DeepSNR CLI for macOS arm64 - CoreML Backend
============================================

DeepSNR is a deep-learning-based tool for noise reduction in astronomical
images. This package uses the native CoreML backend and includes the
executable and model packages together.

This is the recommended macOS lane for Apple Silicon.

Keep ./deepsnr, DeepSNR_weights_v1.mlpackage, and
DeepSNR_weights_v2.mlpackage together. The executable uses the bundled
weights next to itself by default. Use --model 1 or --model 2 to select a
bundled model; use --weights only to override the bundled model package. Do
not mix files from different DeepSNR packages.

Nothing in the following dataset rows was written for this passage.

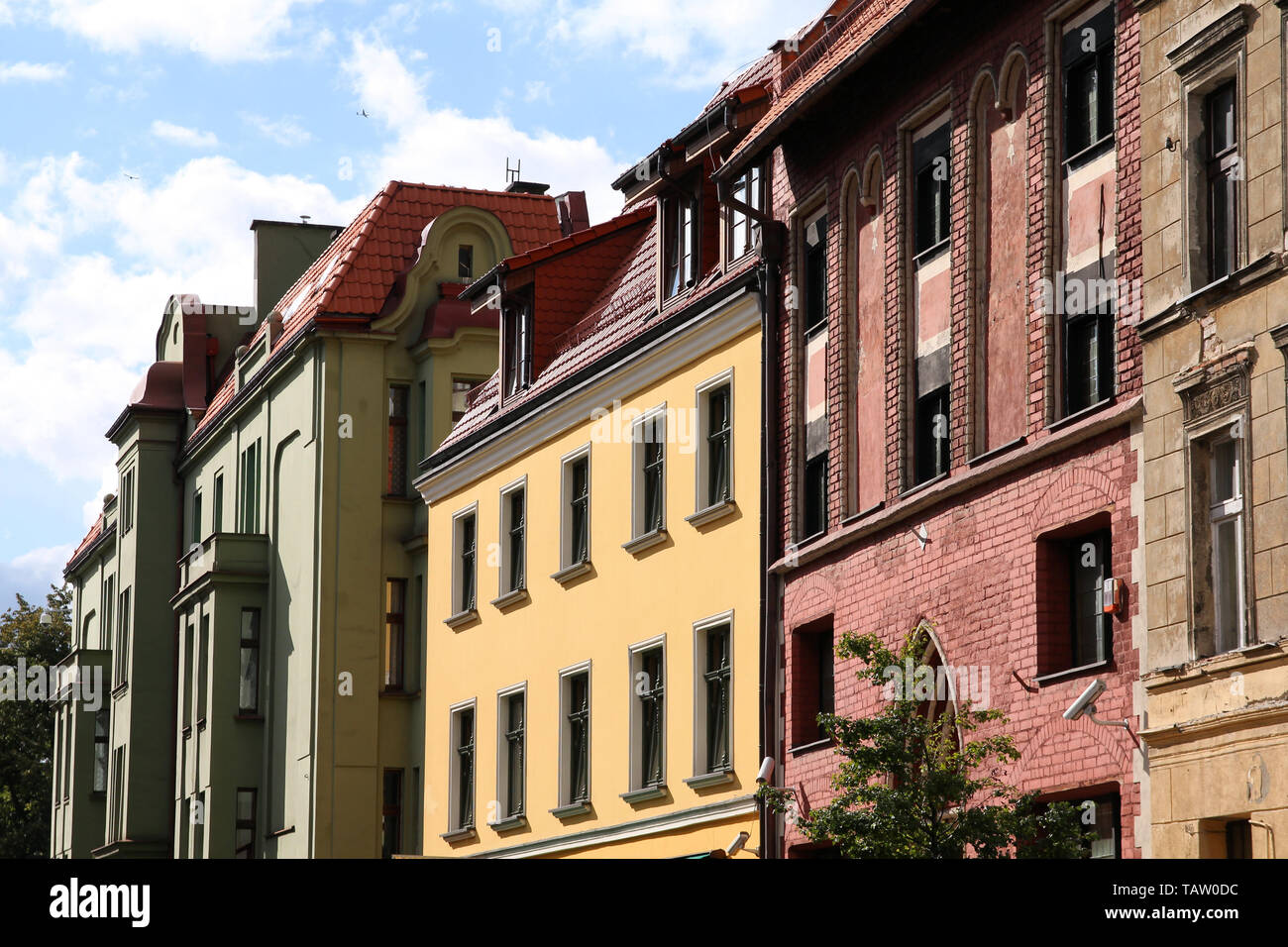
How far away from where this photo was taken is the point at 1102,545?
1986 centimetres

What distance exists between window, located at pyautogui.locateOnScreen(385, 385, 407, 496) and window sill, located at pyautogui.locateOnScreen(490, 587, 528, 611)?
6749 mm

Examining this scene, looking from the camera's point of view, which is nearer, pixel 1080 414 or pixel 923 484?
pixel 1080 414

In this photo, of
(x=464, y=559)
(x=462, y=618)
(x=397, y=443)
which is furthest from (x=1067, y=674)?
(x=397, y=443)

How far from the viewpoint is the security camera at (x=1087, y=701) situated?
62.5 feet

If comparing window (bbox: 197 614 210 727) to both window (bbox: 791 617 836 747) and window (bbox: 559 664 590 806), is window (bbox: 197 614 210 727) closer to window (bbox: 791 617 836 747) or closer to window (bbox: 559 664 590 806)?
window (bbox: 559 664 590 806)

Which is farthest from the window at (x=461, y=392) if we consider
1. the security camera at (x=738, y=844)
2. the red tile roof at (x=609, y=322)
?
the security camera at (x=738, y=844)

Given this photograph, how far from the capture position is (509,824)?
109 ft

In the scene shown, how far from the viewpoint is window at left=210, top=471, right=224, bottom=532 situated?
4922 centimetres

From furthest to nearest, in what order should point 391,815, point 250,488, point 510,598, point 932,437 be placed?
point 250,488, point 391,815, point 510,598, point 932,437

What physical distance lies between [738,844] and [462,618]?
36.8ft

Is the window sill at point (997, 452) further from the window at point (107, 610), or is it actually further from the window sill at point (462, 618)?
the window at point (107, 610)

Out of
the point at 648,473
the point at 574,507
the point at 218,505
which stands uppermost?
the point at 218,505

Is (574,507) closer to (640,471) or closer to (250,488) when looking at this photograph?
(640,471)
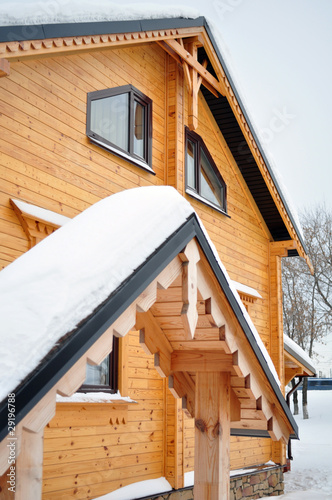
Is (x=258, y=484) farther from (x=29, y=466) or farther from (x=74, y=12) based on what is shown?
(x=29, y=466)

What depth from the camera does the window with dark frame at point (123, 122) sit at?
7.54m

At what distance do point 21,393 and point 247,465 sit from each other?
941cm

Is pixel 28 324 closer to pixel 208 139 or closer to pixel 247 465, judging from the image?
pixel 208 139

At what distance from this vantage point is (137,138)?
8508 millimetres

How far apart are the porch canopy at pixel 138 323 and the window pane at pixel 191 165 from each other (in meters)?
5.53

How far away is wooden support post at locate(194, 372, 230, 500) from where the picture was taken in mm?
4102

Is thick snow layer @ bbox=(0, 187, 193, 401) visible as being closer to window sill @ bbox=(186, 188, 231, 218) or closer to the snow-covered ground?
window sill @ bbox=(186, 188, 231, 218)

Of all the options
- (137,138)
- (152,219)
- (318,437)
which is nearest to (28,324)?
(152,219)

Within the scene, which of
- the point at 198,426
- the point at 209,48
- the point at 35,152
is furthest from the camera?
the point at 209,48

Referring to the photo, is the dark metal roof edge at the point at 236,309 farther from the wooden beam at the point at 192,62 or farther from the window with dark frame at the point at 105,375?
the wooden beam at the point at 192,62

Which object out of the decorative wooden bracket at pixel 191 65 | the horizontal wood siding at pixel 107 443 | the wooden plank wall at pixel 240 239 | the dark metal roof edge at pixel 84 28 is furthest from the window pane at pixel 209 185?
the horizontal wood siding at pixel 107 443

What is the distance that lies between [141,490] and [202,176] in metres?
5.35

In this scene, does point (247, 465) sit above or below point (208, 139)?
below

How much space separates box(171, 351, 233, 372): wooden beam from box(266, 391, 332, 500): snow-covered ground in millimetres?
6608
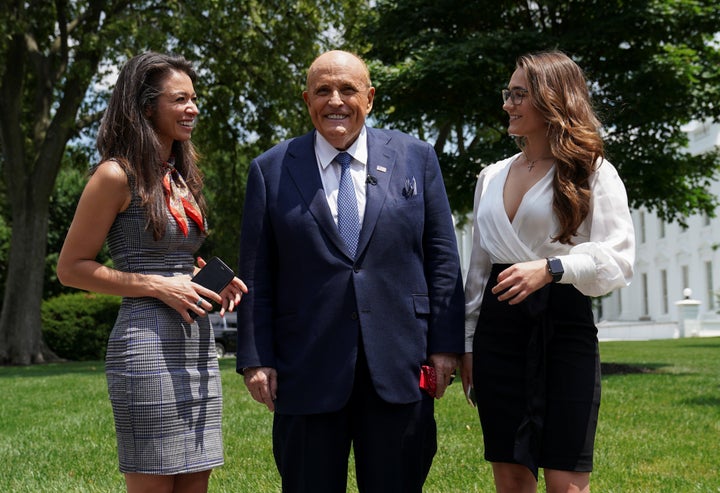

Output paths are resolved relative to the current working directory unless
absolute.


Quick Start
-----------

Run the executable from the extracted package directory, or invoke it by
path from another working directory:

  ./deepsnr --input input.tif --output denoised.tif

Model 2 is the default and supports RGB and grayscale images. Model 1 is the
older model line and is intended for RGB images.


Options
-------

  -i, --input <file>
      Input image filename. Default: original.jpg.

  -o, --output <file>
      Denoised output image filename. Default: denoised.jpg.

  -m, --model <1|2>
      Select bundled model version 1 or 2 from the package directory.
      Default: 2. Model 2 supports RGB and grayscale images. Model 1 is
      the older model line and is intended for RGB images. This option is
      ignored when --weights is provided.

  -w, --weights <file>
      Override the bundled model package. Normally omit this option and use
      --model 1 or --model 2 to select DeepSNR_weights_v1.mlpackage or
      DeepSNR_weights_v2.mlpackage from the package directory.

  -s, --stride <int>
      Tile stride. Default: 480. The value must be even and no larger than
      the 512 pixel processing window.

  -q, --quiet
      Suppress progress output.

  -e, --eight
      Write TIFF and PNG output as 8-bit instead of the default 16-bit.


Short Option Clustering
-----------------------

Short boolean switches can be combined. For example, -eq is equivalent to
-e -q. Only switches without values can be clustered; options that take values,
such as -i, -o, -m, -w, and -s, must be provided separately.


Inputs And Outputs
------------------

Supported input sample depths are 8-bit and 16-bit integer images.
Unsupported input depths, including 32-bit floating-point images, are rejected.
Convert those images to 16-bit integer before running the CLI tool.

Supported inputs are grayscale or RGB/color images. Images with alpha channels
or other channel counts are rejected. Images must be at least 512x512 pixels.

TIFF and PNG output is written as a 16-bit integer image by default. Use
--eight to force 8-bit TIFF/PNG output. Other output formats are written as
8-bit images.

On first launch macOS may verify the notarized executable. If Gatekeeper blocks
execution, use the normal macOS security prompt to allow the application.


Legal
-----

The DeepSNR neural-network architecture is based on the NAFNet repository:

  https://github.com/megvii-research/NAFNet

See LICENSE.txt for the DeepSNR license. This package uses Apple's system
CoreML framework and does not redistribute CoreML runtime libraries.